To be done: Copy out all the records exactly.

Dataset entries:

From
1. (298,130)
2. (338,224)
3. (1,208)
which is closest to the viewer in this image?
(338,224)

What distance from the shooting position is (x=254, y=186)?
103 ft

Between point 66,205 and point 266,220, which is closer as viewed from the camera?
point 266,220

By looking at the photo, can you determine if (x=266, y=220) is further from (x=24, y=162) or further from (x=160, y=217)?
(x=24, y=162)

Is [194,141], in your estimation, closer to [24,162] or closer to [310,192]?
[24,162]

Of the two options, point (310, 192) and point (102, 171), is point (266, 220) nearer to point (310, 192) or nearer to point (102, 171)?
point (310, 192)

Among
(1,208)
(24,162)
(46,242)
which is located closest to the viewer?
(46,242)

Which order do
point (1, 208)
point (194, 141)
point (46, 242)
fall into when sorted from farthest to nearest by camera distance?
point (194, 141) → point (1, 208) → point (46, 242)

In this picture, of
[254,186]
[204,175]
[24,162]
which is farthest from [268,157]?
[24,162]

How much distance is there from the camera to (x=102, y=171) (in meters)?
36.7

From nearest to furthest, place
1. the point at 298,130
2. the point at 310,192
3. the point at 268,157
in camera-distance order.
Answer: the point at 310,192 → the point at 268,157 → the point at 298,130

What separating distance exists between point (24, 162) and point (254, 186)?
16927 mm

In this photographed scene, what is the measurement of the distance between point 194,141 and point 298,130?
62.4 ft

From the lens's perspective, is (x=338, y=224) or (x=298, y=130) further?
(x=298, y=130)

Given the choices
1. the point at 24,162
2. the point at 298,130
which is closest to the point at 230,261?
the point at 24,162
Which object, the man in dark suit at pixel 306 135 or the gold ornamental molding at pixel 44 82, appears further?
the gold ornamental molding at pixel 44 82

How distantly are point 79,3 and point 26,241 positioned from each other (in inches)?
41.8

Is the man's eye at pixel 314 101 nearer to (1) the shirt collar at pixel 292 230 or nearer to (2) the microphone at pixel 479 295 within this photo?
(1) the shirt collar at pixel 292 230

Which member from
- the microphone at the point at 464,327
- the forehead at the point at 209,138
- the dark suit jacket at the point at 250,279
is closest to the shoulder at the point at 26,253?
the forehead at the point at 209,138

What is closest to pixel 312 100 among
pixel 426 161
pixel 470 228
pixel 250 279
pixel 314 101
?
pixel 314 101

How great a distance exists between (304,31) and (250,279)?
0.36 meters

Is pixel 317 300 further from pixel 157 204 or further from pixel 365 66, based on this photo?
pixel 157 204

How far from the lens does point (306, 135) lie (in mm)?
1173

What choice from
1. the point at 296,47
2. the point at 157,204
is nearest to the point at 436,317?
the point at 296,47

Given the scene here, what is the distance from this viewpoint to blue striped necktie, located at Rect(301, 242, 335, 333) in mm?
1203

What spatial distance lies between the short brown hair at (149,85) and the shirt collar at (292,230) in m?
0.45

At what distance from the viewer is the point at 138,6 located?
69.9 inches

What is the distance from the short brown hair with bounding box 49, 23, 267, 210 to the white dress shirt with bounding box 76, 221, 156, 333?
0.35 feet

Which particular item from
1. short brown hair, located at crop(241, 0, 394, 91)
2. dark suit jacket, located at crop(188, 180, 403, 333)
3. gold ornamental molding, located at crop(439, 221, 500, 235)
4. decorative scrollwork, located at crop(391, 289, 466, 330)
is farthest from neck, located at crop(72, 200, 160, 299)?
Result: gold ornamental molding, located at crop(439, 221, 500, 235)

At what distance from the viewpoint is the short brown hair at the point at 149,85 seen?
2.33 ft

Result of the task:
From
1. (298,130)
2. (338,224)
3. (1,208)
which is closest to the viewer in this image?
(338,224)

What distance from the shooting position is (x=254, y=186)?
103 ft

Between point 66,205 and point 266,220, which is closer as viewed from the camera?
point 266,220

By looking at the photo, can you determine if (x=266, y=220) is further from (x=24, y=162) or further from (x=160, y=217)?
(x=24, y=162)

Is [194,141], in your estimation, closer to [24,162] or closer to [310,192]?
[24,162]

Of the two options, point (310, 192) and point (102, 171), is point (266, 220) nearer to point (310, 192) or nearer to point (102, 171)?
point (310, 192)

Among
(1,208)
(24,162)
(46,242)
which is located closest to the viewer?
(46,242)

Which order do
point (1, 208)
point (194, 141)
point (46, 242)
fall into when sorted from farthest to nearest by camera distance?
point (194, 141) → point (1, 208) → point (46, 242)

In this picture, of
[254,186]
[204,175]
[24,162]
which is farthest from [268,157]?
[24,162]

How much distance is there from the camera to (x=102, y=171) (in meters)?
36.7

From nearest to furthest, place
1. the point at 298,130
2. the point at 310,192
3. the point at 268,157
in camera-distance order.
Answer: the point at 310,192 → the point at 268,157 → the point at 298,130

What separating distance exists between point (24, 162) and point (254, 186)?
16927 mm

In this photographed scene, what is the measurement of the distance between point 194,141 and point 298,130?
62.4 ft

From the lens's perspective, is (x=338, y=224) or (x=298, y=130) further?
(x=298, y=130)

Given the choices
1. the point at 24,162
2. the point at 298,130
which is closest to the point at 230,261?
the point at 24,162
Which object, the man in dark suit at pixel 306 135 or the gold ornamental molding at pixel 44 82, appears further?
the gold ornamental molding at pixel 44 82

How distantly are point 79,3 and point 26,241 positioned from each other (in inches)?
41.8

Is the man's eye at pixel 314 101 nearer to (1) the shirt collar at pixel 292 230 or nearer to (2) the microphone at pixel 479 295 within this photo?
(1) the shirt collar at pixel 292 230

Which member from
- the microphone at the point at 464,327
- the forehead at the point at 209,138
- the dark suit jacket at the point at 250,279
is closest to the shoulder at the point at 26,253?
the forehead at the point at 209,138

What is closest to pixel 312 100 among
pixel 426 161
pixel 470 228
pixel 250 279
pixel 314 101
?
pixel 314 101

How great a distance exists between (304,31) and (250,279)?
0.36 meters

Is pixel 317 300 further from pixel 157 204 or further from pixel 365 66, based on this photo?
pixel 157 204

How far from the lens does point (306, 135) lie (in mm)?
1173

What choice from
1. the point at 296,47
2. the point at 157,204
is nearest to the point at 436,317?
the point at 296,47

Given the scene here, what is the distance from this viewpoint to blue striped necktie, located at Rect(301, 242, 335, 333) in mm?
1203

What spatial distance lies between the short brown hair at (149,85) and the shirt collar at (292,230) in m?
0.45

At what distance from the viewer is the point at 138,6 located?
69.9 inches

What is the distance from the short brown hair with bounding box 49, 23, 267, 210 to the white dress shirt with bounding box 76, 221, 156, 333?
0.35 feet

Which particular item from
1. short brown hair, located at crop(241, 0, 394, 91)
2. dark suit jacket, located at crop(188, 180, 403, 333)
3. gold ornamental molding, located at crop(439, 221, 500, 235)
4. decorative scrollwork, located at crop(391, 289, 466, 330)
is farthest from neck, located at crop(72, 200, 160, 299)?
Result: gold ornamental molding, located at crop(439, 221, 500, 235)

At what distance from the viewpoint is the short brown hair at the point at 149,85 seen?
2.33 ft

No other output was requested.